Medical Student University of South Florida, Tampa General Hospital University of South Florida
Disclosure(s):
Schahin Salmanian, MS: No financial relationships to disclose
Introduction: Efficient management of surgical preparation time, surgery duration, and total operating room time (TOR) is crucial in lumbar endoscopic spine surgery to enhance patient care. Analyzing these variables helps pinpoint factors contributing to extended surgical times, identify areas for improvement, and ultimately improve patient outcomes. This study investigates the impact of surgical variables and patient characteristics on operating room times to provide insights for optimizing clinical decision-making and management.
Methods: 81 patients receiving lumbar endoscopic surgeries were identified. Data on surgery, hospital course and outcomes were extracted. Analysis was done by Pearson correlation tests and Forrest plots, and classified p values ≤ 0.05 as significant.

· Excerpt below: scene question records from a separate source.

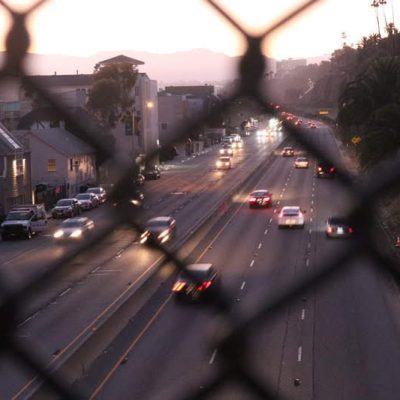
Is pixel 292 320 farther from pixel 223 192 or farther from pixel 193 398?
pixel 193 398

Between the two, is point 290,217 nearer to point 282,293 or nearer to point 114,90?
point 114,90

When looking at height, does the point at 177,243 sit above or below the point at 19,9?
below

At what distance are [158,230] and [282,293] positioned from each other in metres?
0.27

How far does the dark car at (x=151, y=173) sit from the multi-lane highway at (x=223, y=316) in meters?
0.14

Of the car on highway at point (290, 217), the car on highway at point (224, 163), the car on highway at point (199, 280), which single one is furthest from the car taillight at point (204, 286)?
the car on highway at point (290, 217)

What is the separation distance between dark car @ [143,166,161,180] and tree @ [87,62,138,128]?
20 cm

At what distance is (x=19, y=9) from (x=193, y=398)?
55 cm

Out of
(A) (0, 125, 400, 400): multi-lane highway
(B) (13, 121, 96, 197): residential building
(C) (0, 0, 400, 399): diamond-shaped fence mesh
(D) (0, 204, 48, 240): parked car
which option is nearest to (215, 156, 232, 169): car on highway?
(A) (0, 125, 400, 400): multi-lane highway

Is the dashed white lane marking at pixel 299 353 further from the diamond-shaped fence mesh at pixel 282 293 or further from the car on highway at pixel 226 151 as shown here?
the diamond-shaped fence mesh at pixel 282 293

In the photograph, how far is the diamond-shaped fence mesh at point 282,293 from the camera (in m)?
0.85

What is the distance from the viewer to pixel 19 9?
33.5 inches

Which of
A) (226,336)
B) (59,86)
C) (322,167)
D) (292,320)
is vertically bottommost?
(292,320)

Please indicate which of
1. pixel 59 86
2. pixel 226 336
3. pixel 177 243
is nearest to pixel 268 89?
pixel 59 86

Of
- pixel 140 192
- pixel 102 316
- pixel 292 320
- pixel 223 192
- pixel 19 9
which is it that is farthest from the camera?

Results: Analysis showed surgeries at L1-L2 to be associated with longer preparation times, surgical times, and TOR times (r=0.245, p=0.029; r=0.292, p=0.009; r=0.316, p=0.004). Transforaminal, rather than interlaminar approach also led to longer preparation times (r=0.249, p=0.026), surgical times (r=0.246, p=0.028) and TOR time (r=0.288, p=0.009). Smokers were likely to have longer preparation times (r=0.237, p=0.034) and the number of levels operated on correlated to longer surgical and TOR times (r=0.298, p=0.007; r=0.261, p=0.02). Intraoperative complications did not increase any surgical time.

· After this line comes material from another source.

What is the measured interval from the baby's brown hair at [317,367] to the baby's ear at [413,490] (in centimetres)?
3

Conclusion : Our study highlights that surgeries at L1-L2 and using the transforaminal approach prolong endoscopic spinal surgery across all measured time points. Interestingly, intraoperative complications did not significantly affect the duration of endoscopic procedures, indicating their minimal impact on surgical efficiency. Understanding these factors provides opportunities to streamline surgical processes, reduce operating room time, and enhance overall efficiency in lumbar endoscopic spine surgery.